====== TEXTE À LIRE

Love me tender : un film moderne, sensible mais inabouti
Ne pas se fier au titre, le film de ce soir est tout sauf un film sentimental ou une comédie romantique tendance guimauvesque. Love me tender – puisqu’il s’agit de son titre- montre de la tendresse mais son matériau de conception est dur et implacable. C’est tout sauf une surprise quand on sait que ce long métrage a été adapté du livre éponyme de Constance Debré. Pour celles et ceux qui ne connaissent peut-être pas cette écrivaine, celle-ci vient d’une famille française prestigieuse. Sans remonter trop loin dans sa généalogie, il suffit de citer son oncle Jean Louis Debré, ancien ministre et président du Conseil Constitutionnel ou le père de lui-ci Michel Debré ancien premier ministre considéré comme un des pères de la cinquième constitution en France. Bref une famille bourgeoise avec un certain pedigree.
Mais Constance Debré n’est pas fait du même bois. Elle a suivi pendant une période de sa vie les traces de ses aïeuls en s’investissant dans une vie bourgeoise assez classique, avocate au barreau de Paris, mariage, enfants. Et puis, à un moment, elle ne s’y est apparemment plus retrouvé et a tout quitté ou changé : boulot, sexualité, mari, propriété. C’est une reconstruction totale sans demi-mesure. Fin des statuts, fin de l’argent, fin des conventions. Et c’est ce qu’elle racontait dans ses livres d’auto fiction Play boy ou Love me tender. Livres considérés comme assez trash et sensibles à la fois car écrits sans concession, dans une quête de vérité et avec une justesse des mots qui blessent sans s’excuser. Voilà le contexte général.
Le film écrit et réalisé par Anna Cazenave Cambet débute au moment où l’héroïne séparée de son mari, lui annonce qu’elle commence à dater des femmes. Il ne le prend pas très bien visiblement puisqu’il décide alors de tout faire pour que son fils ne voie plus sa mère et évite ses mauvaises fréquentations. Pour cela il l’accuse même de pédophilie – ce qui est d’une dégueulasserie totale mais d’une efficacité réelle aux yeux de l’administration. Dans le même temps Clémence (la mère -alter ego de Constance Debré) qui a quitté son job d’avocate pour devenir écrivaine, commence à tirer la langue côté financier. Le film suit donc le combat de cette mère pour voir son fils Léo, combat particulièrement frustrant et terrible tant la justice semble incapable de protéger la relation mère /fils. Cependant Love me tender ne se borne pas uniquement à ce thème. Il explore également l’émancipation sexuelle et amoureuse de Clémence.

============
====== DONNÉES FOURNIES

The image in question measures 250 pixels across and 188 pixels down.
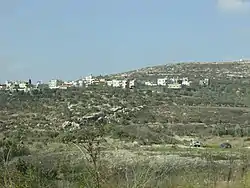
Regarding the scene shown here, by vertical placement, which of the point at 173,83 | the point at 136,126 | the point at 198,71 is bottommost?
the point at 136,126

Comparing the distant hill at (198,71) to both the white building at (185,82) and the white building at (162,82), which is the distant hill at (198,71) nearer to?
the white building at (185,82)

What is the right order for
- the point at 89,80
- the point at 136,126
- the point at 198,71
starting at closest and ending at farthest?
the point at 136,126
the point at 198,71
the point at 89,80

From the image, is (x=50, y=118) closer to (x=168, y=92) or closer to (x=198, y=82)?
(x=168, y=92)

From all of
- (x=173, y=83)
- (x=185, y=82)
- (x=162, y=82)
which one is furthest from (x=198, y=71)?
(x=173, y=83)

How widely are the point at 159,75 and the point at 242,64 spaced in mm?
16830

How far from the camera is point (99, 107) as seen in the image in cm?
5853

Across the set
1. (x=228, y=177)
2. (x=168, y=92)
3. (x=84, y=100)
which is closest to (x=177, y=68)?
(x=168, y=92)

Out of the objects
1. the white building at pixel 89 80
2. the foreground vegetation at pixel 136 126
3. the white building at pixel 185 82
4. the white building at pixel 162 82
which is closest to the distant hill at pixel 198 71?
the foreground vegetation at pixel 136 126

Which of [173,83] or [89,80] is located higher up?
[89,80]

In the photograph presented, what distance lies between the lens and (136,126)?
44.2 metres

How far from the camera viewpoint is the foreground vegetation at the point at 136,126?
7.38m

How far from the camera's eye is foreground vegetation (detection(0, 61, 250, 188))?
24.2 feet

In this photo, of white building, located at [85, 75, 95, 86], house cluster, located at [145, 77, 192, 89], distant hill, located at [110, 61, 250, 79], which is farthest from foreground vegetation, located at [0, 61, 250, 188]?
white building, located at [85, 75, 95, 86]

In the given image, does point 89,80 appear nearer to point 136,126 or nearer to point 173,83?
point 173,83
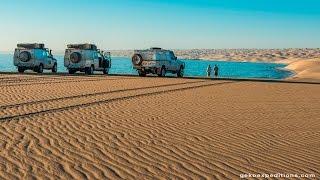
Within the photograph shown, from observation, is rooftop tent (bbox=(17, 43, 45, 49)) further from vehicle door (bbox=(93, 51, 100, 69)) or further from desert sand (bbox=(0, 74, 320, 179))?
desert sand (bbox=(0, 74, 320, 179))

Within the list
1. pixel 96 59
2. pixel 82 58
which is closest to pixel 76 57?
pixel 82 58

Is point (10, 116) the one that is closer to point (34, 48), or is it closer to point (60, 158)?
point (60, 158)

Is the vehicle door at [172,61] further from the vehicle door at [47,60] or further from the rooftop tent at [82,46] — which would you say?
the vehicle door at [47,60]

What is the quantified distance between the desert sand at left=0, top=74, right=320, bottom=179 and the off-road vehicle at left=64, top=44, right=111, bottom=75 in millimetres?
18975

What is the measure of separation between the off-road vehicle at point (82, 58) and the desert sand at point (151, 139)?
62.3 feet

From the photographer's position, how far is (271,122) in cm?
1215

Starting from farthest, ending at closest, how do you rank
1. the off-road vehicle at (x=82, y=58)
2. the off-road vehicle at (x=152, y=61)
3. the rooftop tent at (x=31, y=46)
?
the rooftop tent at (x=31, y=46) < the off-road vehicle at (x=82, y=58) < the off-road vehicle at (x=152, y=61)

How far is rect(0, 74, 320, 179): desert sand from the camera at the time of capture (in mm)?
6926

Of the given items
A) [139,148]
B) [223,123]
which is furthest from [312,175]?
[223,123]

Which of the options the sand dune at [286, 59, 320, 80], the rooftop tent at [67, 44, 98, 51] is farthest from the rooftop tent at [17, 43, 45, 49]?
the sand dune at [286, 59, 320, 80]

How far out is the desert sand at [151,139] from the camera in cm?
693

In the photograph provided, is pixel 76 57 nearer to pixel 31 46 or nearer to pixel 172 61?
pixel 31 46

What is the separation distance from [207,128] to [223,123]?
39.6 inches

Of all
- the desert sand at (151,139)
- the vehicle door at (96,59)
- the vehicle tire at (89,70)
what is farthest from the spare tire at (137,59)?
the desert sand at (151,139)
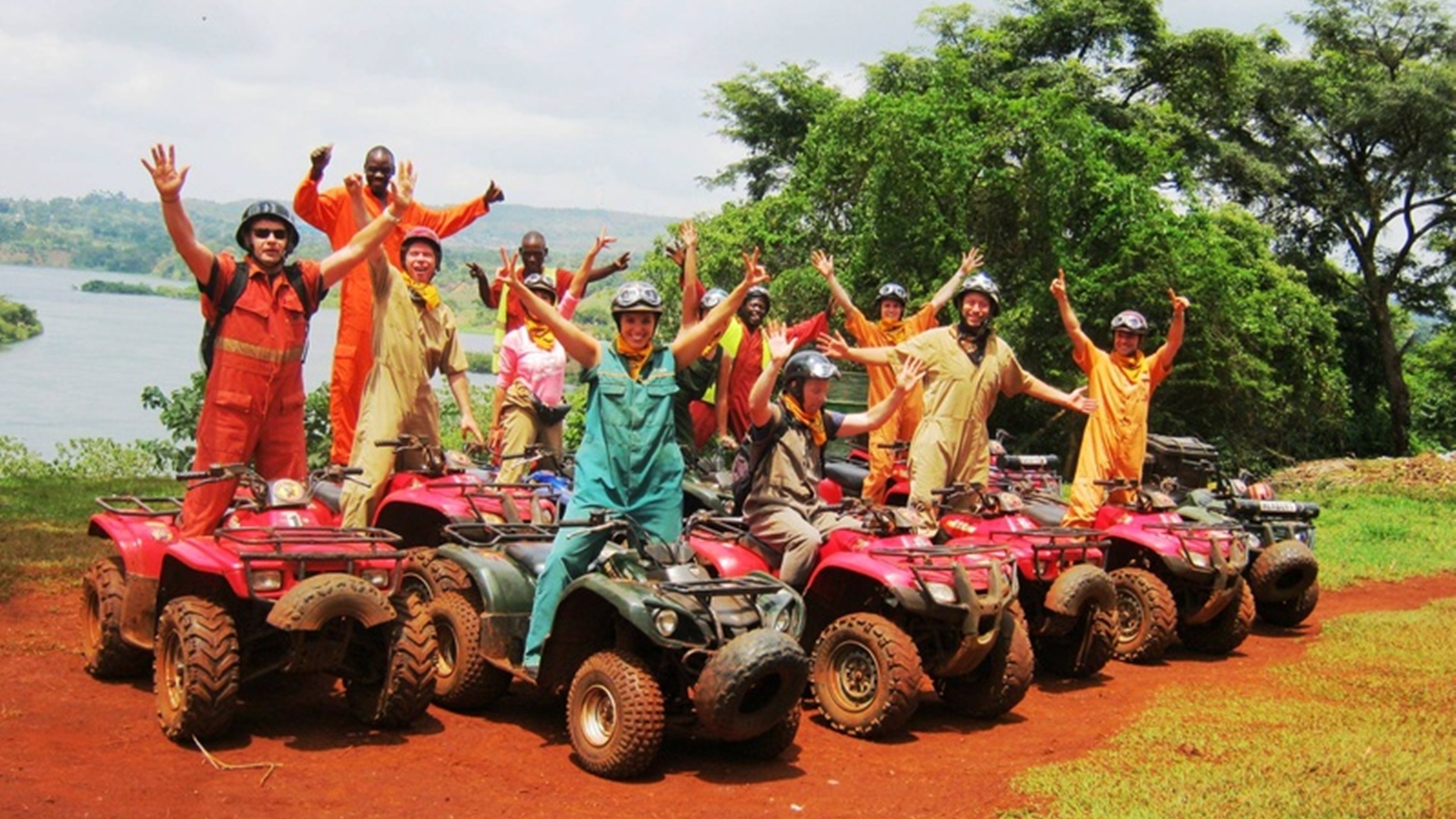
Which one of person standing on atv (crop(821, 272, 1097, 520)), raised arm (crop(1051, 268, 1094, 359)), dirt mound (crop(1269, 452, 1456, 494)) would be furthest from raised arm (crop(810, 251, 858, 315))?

============

TÂCHE COURTE:
Selon la critique du film Love me tender, qui a écrit et réalisé ce film ?

RÉPONSE ÉCRITE:
Anna Cazenave Cambet a écrit et réalisé le film.